(Web image data with captions)
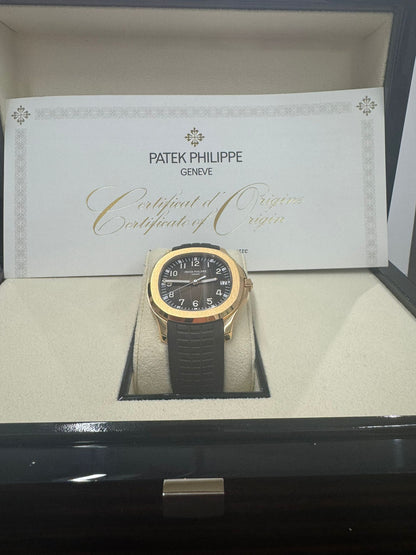 Patek Philippe Aquanaut - 40MM - Rose Gold - 5167R-001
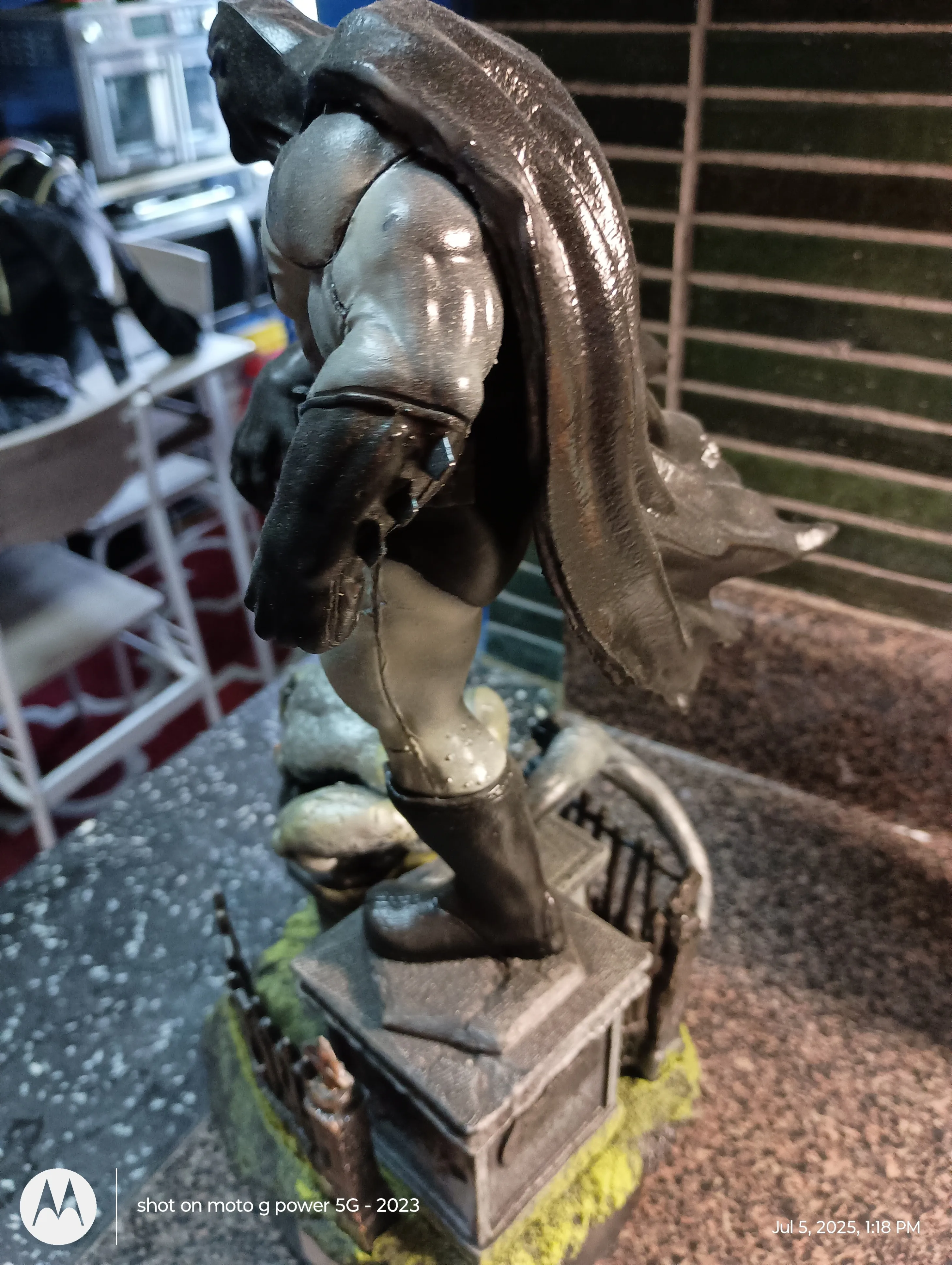 Batman Statue 12in tall image indicator(5)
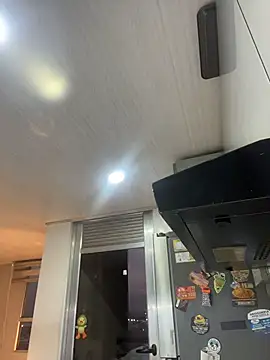 Snapshot of SaraAndrade_ chatting on 02-19-26, 10:55 SaraAndrade online show from 02-19-26, 10:55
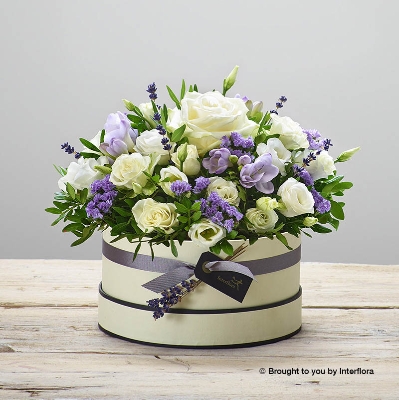 Lovely Lilacs Hatbox (in black hatbox)
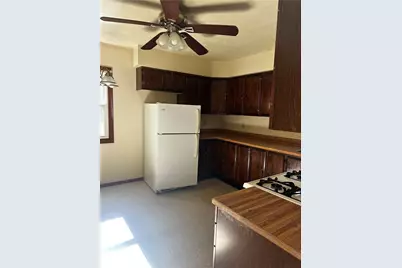 2179 Woodbine Dr, Hermitage, PA 16148 - Photo 9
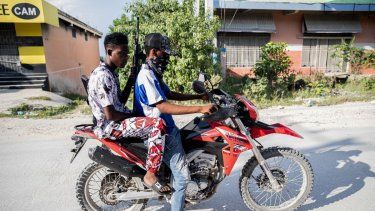 Mariani se encuentra cerca de la Ruta Nacional 2, parte de la cual ha sido tomada por pandillas. Más de 16.000 personas han muerto a causa de la violencia armada en Haití desde principios de 2022, según declaró la ONU el 2 de octubre, advirtiendo que lo peor podría estar por venir. Haití, el país más pobre de América, ha sufrido durante mucho tiempo a manos de violentas bandas criminales que cometen asesinatos, violaciones, saqueos y secuestros en un contexto de inestabilidad política crónica. Pandilleros armados en una motocicleta patrullan las calles del barrio de Mariani en Puerto Príncipe, Haití, el 6 de octubre de 2025.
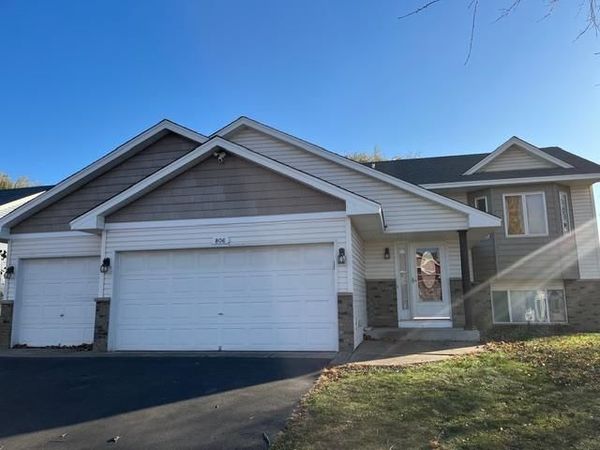 806 103rd Avenue NE, Blaine, MN 55434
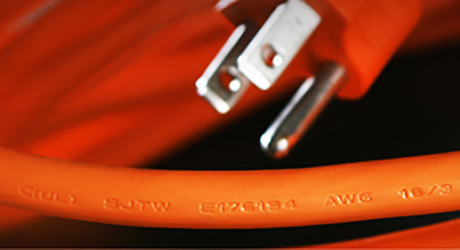 An extension cord displaying its AWG information.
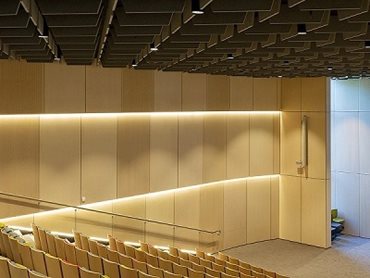 Key-Ply Euro Birch Plywood wall linings at Taronga Institute of Science and Learning auditorium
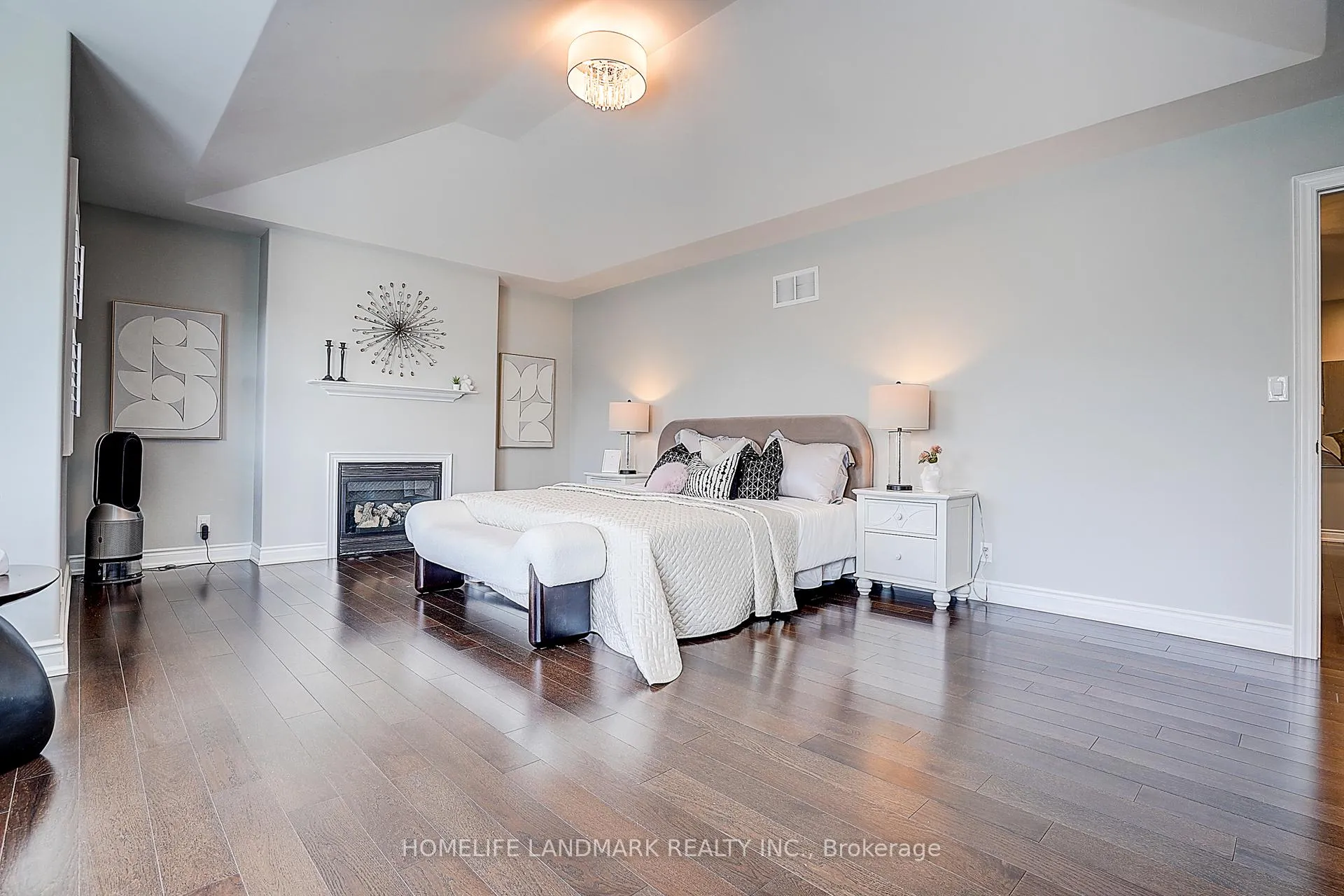 Photo 20 of 42 Hogaboom Avenue, Aurora, Bayview Northeast — HOMEH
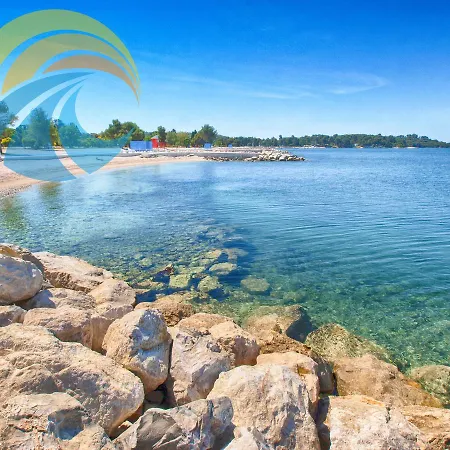 House Puntizela With Pool 747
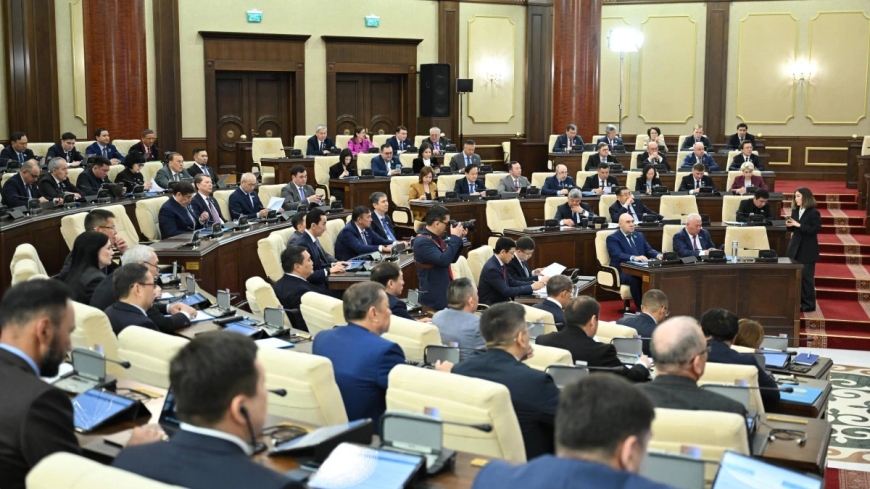 «Айыппұл кешіріледі»: Мәжіліс рақымшылыққа қатысты заңды қарауға кірісті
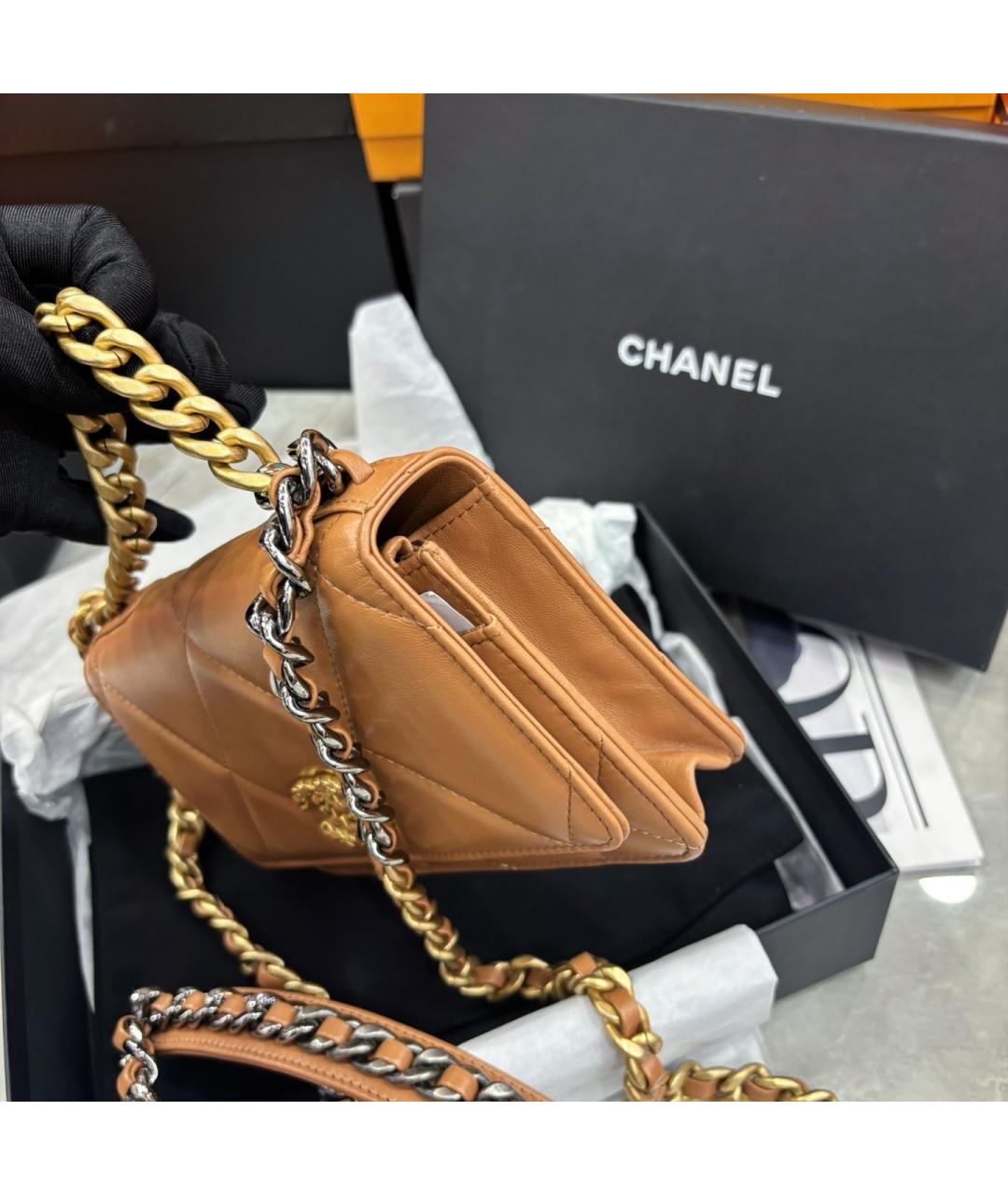 CHANEL Коричневая кожаная сумка через плечо, фото 4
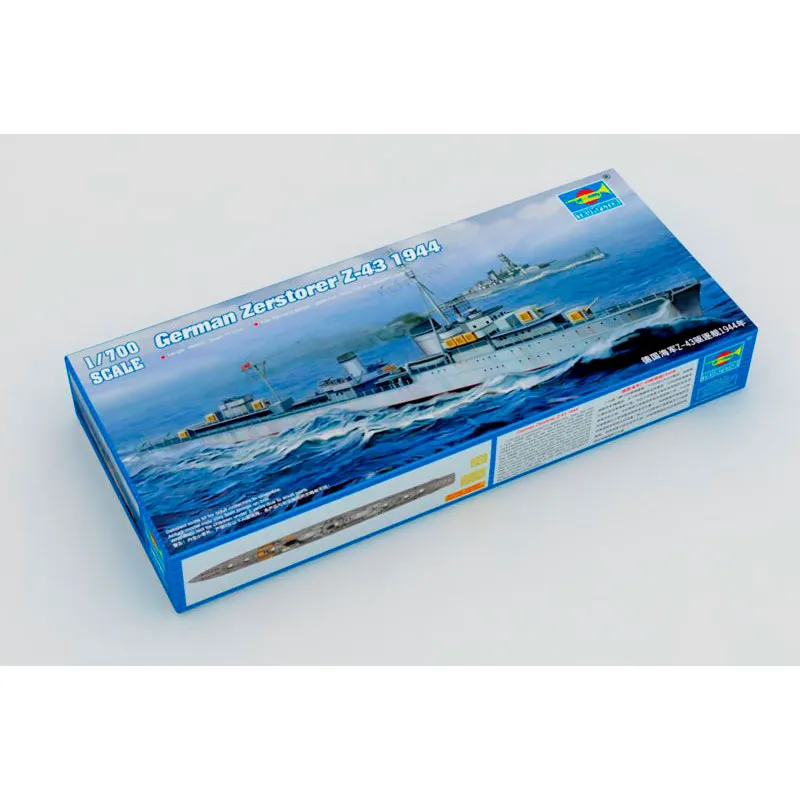 Zerstorer Z-43 1944 Allemand. TRUMPETER 05789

> [The problem]
Write out the text of each item above word for word, leaving the pictures out of your answer.

> [Result of the task]
 Patek Philippe Aquanaut - 40MM - Rose Gold - 5167R-001
 Batman Statue 12in tall image indicator(5)
 Snapshot of SaraAndrade_ chatting on 02-19-26, 10:55 SaraAndrade online show from 02-19-26, 10:55
 Lovely Lilacs Hatbox (in black hatbox)
 2179 Woodbine Dr, Hermitage, PA 16148 - Photo 9
 Mariani se encuentra cerca de la Ruta Nacional 2, parte de la cual ha sido tomada por pandillas. Más de 16.000 personas han muerto a causa de la violencia armada en Haití desde principios de 2022, según declaró la ONU el 2 de octubre, advirtiendo que lo peor podría estar por venir. Haití, el país más pobre de América, ha sufrido durante mucho tiempo a manos de violentas bandas criminales que cometen asesinatos, violaciones, saqueos y secuestros en un contexto de inestabilidad política crónica. Pandilleros armados en una motocicleta patrullan las calles del barrio de Mariani en Puerto Príncipe, Haití, el 6 de octubre de 2025.
 806 103rd Avenue NE, Blaine, MN 55434
 An extension cord displaying its AWG information.
 Key-Ply Euro Birch Plywood wall linings at Taronga Institute of Science and Learning auditorium
 Photo 20 of 42 Hogaboom Avenue, Aurora, Bayview Northeast — HOMEH
 House Puntizela With Pool 747
 «Айыппұл кешіріледі»: Мәжіліс рақымшылыққа қатысты заңды қарауға кірісті
 CHANEL Коричневая кожаная сумка через плечо, фото 4
 Zerstorer Z-43 1944 Allemand. TRUMPETER 05789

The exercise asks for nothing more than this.